(Data drawn from a collection)

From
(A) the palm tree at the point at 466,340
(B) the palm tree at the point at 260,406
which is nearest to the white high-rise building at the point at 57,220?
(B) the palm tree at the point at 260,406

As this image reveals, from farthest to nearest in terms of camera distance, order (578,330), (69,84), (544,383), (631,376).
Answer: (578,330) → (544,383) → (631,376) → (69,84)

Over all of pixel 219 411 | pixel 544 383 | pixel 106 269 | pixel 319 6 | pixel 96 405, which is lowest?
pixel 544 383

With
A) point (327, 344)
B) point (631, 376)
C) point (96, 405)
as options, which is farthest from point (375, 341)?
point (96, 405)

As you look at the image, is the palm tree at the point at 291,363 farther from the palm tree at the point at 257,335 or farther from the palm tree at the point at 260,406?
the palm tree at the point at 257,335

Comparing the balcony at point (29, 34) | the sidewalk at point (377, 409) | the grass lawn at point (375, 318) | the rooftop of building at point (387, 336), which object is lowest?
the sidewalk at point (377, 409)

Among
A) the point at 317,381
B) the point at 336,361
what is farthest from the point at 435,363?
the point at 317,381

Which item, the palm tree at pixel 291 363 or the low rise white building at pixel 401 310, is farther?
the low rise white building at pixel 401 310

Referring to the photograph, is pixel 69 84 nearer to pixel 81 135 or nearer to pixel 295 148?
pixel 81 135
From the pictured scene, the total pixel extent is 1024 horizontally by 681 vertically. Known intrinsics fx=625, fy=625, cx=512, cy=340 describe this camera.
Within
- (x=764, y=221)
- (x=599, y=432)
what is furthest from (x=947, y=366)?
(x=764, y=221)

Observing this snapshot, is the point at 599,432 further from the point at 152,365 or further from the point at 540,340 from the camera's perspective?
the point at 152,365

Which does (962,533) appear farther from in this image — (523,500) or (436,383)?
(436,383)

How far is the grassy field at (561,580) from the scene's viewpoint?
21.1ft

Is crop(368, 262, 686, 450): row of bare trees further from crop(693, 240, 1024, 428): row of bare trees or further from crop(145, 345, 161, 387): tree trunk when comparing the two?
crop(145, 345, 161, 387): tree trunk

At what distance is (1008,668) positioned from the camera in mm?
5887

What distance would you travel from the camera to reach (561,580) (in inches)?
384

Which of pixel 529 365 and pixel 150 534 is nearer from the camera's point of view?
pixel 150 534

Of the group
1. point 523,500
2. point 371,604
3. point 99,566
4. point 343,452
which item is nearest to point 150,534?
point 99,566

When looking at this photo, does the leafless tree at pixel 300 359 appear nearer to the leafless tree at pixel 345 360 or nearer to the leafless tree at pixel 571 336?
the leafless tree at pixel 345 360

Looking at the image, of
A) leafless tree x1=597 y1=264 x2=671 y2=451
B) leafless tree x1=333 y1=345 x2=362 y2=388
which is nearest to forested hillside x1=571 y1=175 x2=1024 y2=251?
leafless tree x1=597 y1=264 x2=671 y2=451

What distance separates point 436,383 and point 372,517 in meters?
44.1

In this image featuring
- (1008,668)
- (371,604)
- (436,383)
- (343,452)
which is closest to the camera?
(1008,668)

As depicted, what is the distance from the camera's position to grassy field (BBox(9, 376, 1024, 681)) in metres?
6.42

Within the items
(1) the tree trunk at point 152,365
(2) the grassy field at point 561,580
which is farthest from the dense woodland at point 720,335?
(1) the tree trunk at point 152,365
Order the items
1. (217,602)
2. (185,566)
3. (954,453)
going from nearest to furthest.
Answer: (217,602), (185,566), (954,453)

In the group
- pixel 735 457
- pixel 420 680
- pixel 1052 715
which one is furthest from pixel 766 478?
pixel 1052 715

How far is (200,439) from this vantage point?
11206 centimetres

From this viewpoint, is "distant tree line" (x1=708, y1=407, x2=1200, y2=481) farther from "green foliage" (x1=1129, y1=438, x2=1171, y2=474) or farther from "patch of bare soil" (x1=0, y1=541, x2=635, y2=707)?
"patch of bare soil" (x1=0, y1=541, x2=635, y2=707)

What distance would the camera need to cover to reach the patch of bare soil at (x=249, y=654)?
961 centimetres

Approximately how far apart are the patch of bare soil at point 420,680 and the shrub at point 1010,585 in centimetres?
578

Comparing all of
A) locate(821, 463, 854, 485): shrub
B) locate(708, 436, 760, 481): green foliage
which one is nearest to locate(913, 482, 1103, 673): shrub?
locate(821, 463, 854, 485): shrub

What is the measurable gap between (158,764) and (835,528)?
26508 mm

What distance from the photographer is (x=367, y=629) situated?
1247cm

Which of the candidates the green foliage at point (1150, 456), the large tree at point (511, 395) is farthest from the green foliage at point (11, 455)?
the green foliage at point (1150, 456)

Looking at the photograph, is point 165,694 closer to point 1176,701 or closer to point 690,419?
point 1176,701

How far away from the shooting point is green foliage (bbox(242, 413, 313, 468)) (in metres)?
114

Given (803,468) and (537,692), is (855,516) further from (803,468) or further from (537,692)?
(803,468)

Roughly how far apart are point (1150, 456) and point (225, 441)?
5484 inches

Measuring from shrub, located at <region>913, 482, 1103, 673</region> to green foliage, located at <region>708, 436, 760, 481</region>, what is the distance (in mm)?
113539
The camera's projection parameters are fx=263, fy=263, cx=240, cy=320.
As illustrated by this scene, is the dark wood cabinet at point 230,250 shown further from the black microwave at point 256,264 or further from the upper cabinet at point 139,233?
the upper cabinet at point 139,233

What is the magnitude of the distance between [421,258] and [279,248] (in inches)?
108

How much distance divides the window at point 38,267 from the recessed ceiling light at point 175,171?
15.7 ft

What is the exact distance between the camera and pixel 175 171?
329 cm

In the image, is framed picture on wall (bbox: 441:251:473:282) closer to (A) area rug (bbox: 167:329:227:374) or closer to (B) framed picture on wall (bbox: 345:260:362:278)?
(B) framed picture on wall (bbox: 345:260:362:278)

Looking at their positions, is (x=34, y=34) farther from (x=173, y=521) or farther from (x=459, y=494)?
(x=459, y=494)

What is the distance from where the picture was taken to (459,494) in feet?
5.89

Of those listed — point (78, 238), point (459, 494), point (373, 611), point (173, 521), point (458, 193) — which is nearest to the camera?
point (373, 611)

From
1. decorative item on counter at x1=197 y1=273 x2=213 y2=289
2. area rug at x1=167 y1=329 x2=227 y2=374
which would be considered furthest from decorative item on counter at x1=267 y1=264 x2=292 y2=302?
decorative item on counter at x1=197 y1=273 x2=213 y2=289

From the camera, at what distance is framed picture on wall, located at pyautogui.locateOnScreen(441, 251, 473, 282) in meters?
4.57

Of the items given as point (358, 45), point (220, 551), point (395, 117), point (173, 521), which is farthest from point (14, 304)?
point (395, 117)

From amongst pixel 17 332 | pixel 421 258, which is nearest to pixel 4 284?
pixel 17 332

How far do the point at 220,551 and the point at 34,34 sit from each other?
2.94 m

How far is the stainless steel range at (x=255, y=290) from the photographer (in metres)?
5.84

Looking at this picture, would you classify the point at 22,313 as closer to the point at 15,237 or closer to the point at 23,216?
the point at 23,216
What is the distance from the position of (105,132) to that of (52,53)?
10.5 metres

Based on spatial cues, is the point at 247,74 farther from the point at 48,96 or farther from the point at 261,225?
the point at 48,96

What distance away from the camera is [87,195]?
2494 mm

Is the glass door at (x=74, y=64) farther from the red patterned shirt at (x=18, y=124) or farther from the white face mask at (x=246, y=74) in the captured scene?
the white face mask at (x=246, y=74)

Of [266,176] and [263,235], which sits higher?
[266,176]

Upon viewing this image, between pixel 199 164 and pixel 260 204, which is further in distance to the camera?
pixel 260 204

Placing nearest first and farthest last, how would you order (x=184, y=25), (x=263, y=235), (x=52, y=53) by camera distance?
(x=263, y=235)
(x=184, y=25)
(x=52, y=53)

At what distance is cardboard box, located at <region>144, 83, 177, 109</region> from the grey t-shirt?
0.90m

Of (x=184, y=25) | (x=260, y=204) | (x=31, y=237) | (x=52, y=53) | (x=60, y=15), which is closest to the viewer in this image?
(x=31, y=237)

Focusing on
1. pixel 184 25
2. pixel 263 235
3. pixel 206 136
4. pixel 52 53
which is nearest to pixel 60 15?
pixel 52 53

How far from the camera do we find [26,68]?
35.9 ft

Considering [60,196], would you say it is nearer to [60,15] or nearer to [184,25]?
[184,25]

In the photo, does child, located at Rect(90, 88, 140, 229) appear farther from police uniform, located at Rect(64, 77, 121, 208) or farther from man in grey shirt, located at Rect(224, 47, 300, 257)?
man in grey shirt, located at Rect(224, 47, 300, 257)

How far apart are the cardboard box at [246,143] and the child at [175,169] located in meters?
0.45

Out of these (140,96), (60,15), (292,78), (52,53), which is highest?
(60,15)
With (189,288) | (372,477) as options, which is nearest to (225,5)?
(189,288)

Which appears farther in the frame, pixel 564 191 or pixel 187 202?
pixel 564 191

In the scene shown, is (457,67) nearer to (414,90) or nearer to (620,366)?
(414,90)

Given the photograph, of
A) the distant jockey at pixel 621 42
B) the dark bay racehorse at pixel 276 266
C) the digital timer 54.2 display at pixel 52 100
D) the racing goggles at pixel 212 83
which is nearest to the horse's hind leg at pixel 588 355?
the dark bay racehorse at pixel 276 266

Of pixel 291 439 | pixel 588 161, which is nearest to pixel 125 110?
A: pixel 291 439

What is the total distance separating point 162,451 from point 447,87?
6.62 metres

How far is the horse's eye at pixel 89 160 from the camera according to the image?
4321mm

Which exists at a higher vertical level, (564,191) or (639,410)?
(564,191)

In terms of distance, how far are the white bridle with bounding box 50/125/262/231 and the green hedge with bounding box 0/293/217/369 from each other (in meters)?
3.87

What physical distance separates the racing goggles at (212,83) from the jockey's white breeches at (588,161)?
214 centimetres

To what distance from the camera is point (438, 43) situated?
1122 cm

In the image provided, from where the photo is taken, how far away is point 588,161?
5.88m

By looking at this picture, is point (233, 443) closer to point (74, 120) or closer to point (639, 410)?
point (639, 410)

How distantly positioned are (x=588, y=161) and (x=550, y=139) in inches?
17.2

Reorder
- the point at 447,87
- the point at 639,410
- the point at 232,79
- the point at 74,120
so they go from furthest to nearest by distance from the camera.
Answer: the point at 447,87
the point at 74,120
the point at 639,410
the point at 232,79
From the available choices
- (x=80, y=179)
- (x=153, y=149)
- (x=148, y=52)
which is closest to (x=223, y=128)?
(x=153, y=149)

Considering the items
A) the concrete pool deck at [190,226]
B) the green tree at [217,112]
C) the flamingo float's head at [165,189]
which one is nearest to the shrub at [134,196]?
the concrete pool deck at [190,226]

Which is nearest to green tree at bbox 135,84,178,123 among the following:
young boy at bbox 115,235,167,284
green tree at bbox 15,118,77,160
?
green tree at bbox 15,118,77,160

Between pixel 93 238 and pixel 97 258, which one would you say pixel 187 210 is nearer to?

» What needs to be done
Convert the stretch of lines from the one containing "What distance would the" through the one containing "5484 inches" into a Markdown table with columns headed Row and Text. Number each line in Row, put the line itself in Text, and skip blank lines.

» Result below
| Row | Text |
|---|---|
| 1 | What distance would the camera need to cover to reach the patch of bare soil at (x=249, y=654)? |
| 2 | 961 centimetres |
| 3 | Approximately how far apart are the patch of bare soil at point 420,680 and the shrub at point 1010,585 in centimetres? |
| 4 | 578 |
| 5 | Comparing all of |
| 6 | A) locate(821, 463, 854, 485): shrub |
| 7 | B) locate(708, 436, 760, 481): green foliage |
| 8 | which one is nearest to locate(913, 482, 1103, 673): shrub? |
| 9 | locate(821, 463, 854, 485): shrub |
| 10 | What is the measurable gap between (158,764) and (835,528)? |
| 11 | 26508 mm |
| 12 | What distance from the photographer is (x=367, y=629) situated? |
| 13 | 1247cm |
| 14 | Which of the candidates the green foliage at point (1150, 456), the large tree at point (511, 395) is farthest from the green foliage at point (11, 455)? |
| 15 | the green foliage at point (1150, 456) |
| 16 | Looking at the photograph, is point 165,694 closer to point 1176,701 or closer to point 690,419? |
| 17 | point 1176,701 |
| 18 | How far away from the shooting point is green foliage (bbox(242, 413, 313, 468)) (in metres)? |
| 19 | 114 |
| 20 | Given (803,468) and (537,692), is (855,516) further from (803,468) or further from (537,692)? |
| 21 | (803,468) |
| 22 | Roughly how far apart are point (1150, 456) and point (225, 441)? |
| 23 | 5484 inches |